▸ Your goal:
Could you repeat the entries below word for word, leaving nothing out?

BEGIN Records supplied

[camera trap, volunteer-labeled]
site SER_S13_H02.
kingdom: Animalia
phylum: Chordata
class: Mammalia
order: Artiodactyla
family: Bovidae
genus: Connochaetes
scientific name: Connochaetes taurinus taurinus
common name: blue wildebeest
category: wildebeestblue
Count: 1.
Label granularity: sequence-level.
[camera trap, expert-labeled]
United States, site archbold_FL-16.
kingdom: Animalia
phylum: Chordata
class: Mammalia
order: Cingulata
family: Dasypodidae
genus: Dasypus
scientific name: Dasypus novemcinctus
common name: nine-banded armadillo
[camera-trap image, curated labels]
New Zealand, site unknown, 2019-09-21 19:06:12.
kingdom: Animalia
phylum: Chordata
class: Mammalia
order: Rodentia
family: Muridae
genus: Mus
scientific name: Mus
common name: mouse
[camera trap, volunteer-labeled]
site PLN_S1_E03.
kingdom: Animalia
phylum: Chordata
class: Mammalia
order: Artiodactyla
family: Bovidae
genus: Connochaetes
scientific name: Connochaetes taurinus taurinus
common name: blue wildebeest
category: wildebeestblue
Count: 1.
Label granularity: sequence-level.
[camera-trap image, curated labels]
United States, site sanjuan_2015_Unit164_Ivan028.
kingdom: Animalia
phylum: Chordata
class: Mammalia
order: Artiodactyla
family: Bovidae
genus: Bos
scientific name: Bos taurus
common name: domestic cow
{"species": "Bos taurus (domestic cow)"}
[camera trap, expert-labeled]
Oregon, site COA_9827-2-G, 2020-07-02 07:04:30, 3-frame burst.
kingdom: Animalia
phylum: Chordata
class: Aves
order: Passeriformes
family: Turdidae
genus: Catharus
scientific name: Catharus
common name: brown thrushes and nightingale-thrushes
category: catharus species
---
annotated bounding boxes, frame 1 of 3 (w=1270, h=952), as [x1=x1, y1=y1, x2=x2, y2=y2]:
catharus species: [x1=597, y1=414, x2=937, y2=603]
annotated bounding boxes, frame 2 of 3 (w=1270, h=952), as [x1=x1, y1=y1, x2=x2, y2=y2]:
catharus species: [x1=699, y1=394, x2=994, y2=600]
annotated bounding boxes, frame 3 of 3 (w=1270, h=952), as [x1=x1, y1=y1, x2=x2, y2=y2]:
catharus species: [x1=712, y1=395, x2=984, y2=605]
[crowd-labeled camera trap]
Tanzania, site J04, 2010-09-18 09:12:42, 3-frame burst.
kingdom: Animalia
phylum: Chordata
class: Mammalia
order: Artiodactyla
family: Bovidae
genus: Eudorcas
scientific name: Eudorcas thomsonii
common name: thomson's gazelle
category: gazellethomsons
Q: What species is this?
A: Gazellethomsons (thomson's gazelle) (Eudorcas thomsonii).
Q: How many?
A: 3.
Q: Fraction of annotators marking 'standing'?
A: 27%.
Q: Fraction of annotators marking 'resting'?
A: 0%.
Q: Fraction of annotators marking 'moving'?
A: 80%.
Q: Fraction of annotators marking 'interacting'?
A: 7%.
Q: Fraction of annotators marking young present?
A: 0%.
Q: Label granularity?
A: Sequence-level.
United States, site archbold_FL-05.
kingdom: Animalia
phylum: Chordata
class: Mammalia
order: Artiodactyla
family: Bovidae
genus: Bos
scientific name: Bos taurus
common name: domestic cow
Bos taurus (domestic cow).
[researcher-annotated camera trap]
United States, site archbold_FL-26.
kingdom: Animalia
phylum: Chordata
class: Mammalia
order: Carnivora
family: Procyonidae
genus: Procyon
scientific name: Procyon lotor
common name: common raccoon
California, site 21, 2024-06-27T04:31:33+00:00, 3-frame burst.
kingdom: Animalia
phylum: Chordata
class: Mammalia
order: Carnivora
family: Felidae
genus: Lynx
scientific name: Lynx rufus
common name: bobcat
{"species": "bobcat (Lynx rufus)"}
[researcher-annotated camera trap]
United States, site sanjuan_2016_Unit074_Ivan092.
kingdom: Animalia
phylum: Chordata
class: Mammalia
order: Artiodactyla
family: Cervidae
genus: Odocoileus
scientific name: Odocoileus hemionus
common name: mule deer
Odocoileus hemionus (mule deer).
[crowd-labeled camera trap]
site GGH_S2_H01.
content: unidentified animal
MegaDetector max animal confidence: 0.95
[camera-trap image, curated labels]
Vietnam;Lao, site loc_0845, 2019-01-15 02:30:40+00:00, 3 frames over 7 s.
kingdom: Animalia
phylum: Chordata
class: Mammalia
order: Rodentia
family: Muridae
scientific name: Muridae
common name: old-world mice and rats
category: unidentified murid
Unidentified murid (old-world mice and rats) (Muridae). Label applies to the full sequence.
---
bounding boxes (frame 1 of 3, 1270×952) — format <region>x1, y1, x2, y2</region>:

END Records supplied

▸ Solution for this exercise:
[camera trap, volunteer-labeled]
site SER_S13_H02.
kingdom: Animalia
phylum: Chordata
class: Mammalia
order: Artiodactyla
family: Bovidae
genus: Connochaetes
scientific name: Connochaetes taurinus taurinus
common name: blue wildebeest
category: wildebeestblue
Count: 1.
Label granularity: sequence-level.
[camera trap, expert-labeled]
United States, site archbold_FL-16.
kingdom: Animalia
phylum: Chordata
class: Mammalia
order: Cingulata
family: Dasypodidae
genus: Dasypus
scientific name: Dasypus novemcinctus
common name: nine-banded armadillo
[camera-trap image, curated labels]
New Zealand, site unknown, 2019-09-21 19:06:12.
kingdom: Animalia
phylum: Chordata
class: Mammalia
order: Rodentia
family: Muridae
genus: Mus
scientific name: Mus
common name: mouse
[camera trap, volunteer-labeled]
site PLN_S1_E03.
kingdom: Animalia
phylum: Chordata
class: Mammalia
order: Artiodactyla
family: Bovidae
genus: Connochaetes
scientific name: Connochaetes taurinus taurinus
common name: blue wildebeest
category: wildebeestblue
Count: 1.
Label granularity: sequence-level.
[camera-trap image, curated labels]
United States, site sanjuan_2015_Unit164_Ivan028.
kingdom: Animalia
phylum: Chordata
class: Mammalia
order: Artiodactyla
family: Bovidae
genus: Bos
scientific name: Bos taurus
common name: domestic cow
{"species": "Bos taurus (domestic cow)"}
[camera trap, expert-labeled]
Oregon, site COA_9827-2-G, 2020-07-02 07:04:30, 3-frame burst.
kingdom: Animalia
phylum: Chordata
class: Aves
order: Passeriformes
family: Turdidae
genus: Catharus
scientific name: Catharus
common name: brown thrushes and nightingale-thrushes
category: catharus species
---
annotated bounding boxes, frame 1 of 3 (w=1270, h=952), as [x1=x1, y1=y1, x2=x2, y2=y2]:
catharus species: [x1=597, y1=414, x2=937, y2=603]
annotated bounding boxes, frame 2 of 3 (w=1270, h=952), as [x1=x1, y1=y1, x2=x2, y2=y2]:
catharus species: [x1=699, y1=394, x2=994, y2=600]
annotated bounding boxes, frame 3 of 3 (w=1270, h=952), as [x1=x1, y1=y1, x2=x2, y2=y2]:
catharus species: [x1=712, y1=395, x2=984, y2=605]
[crowd-labeled camera trap]
Tanzania, site J04, 2010-09-18 09:12:42, 3-frame burst.
kingdom: Animalia
phylum: Chordata
class: Mammalia
order: Artiodactyla
family: Bovidae
genus: Eudorcas
scientific name: Eudorcas thomsonii
common name: thomson's gazelle
category: gazellethomsons
Q: What species is this?
A: Gazellethomsons (thomson's gazelle) (Eudorcas thomsonii).
Q: How many?
A: 3.
Q: Fraction of annotators marking 'standing'?
A: 27%.
Q: Fraction of annotators marking 'resting'?
A: 0%.
Q: Fraction of annotators marking 'moving'?
A: 80%.
Q: Fraction of annotators marking 'interacting'?
A: 7%.
Q: Fraction of annotators marking young present?
A: 0%.
Q: Label granularity?
A: Sequence-level.
United States, site archbold_FL-05.
kingdom: Animalia
phylum: Chordata
class: Mammalia
order: Artiodactyla
family: Bovidae
genus: Bos
scientific name: Bos taurus
common name: domestic cow
Bos taurus (domestic cow).
[researcher-annotated camera trap]
United States, site archbold_FL-26.
kingdom: Animalia
phylum: Chordata
class: Mammalia
order: Carnivora
family: Procyonidae
genus: Procyon
scientific name: Procyon lotor
common name: common raccoon
California, site 21, 2024-06-27T04:31:33+00:00, 3-frame burst.
kingdom: Animalia
phylum: Chordata
class: Mammalia
order: Carnivora
family: Felidae
genus: Lynx
scientific name: Lynx rufus
common name: bobcat
{"species": "bobcat (Lynx rufus)"}
[researcher-annotated camera trap]
United States, site sanjuan_2016_Unit074_Ivan092.
kingdom: Animalia
phylum: Chordata
class: Mammalia
order: Artiodactyla
family: Cervidae
genus: Odocoileus
scientific name: Odocoileus hemionus
common name: mule deer
Odocoileus hemionus (mule deer).
[crowd-labeled camera trap]
site GGH_S2_H01.
content: unidentified animal
MegaDetector max animal confidence: 0.95
[camera-trap image, curated labels]
Vietnam;Lao, site loc_0845, 2019-01-15 02:30:40+00:00, 3 frames over 7 s.
kingdom: Animalia
phylum: Chordata
class: Mammalia
order: Rodentia
family: Muridae
scientific name: Muridae
common name: old-world mice and rats
category: unidentified murid
Unidentified murid (old-world mice and rats) (Muridae). Label applies to the full sequence.
---
bounding boxes (frame 1 of 3, 1270×952) — format <region>x1, y1, x2, y2</region>:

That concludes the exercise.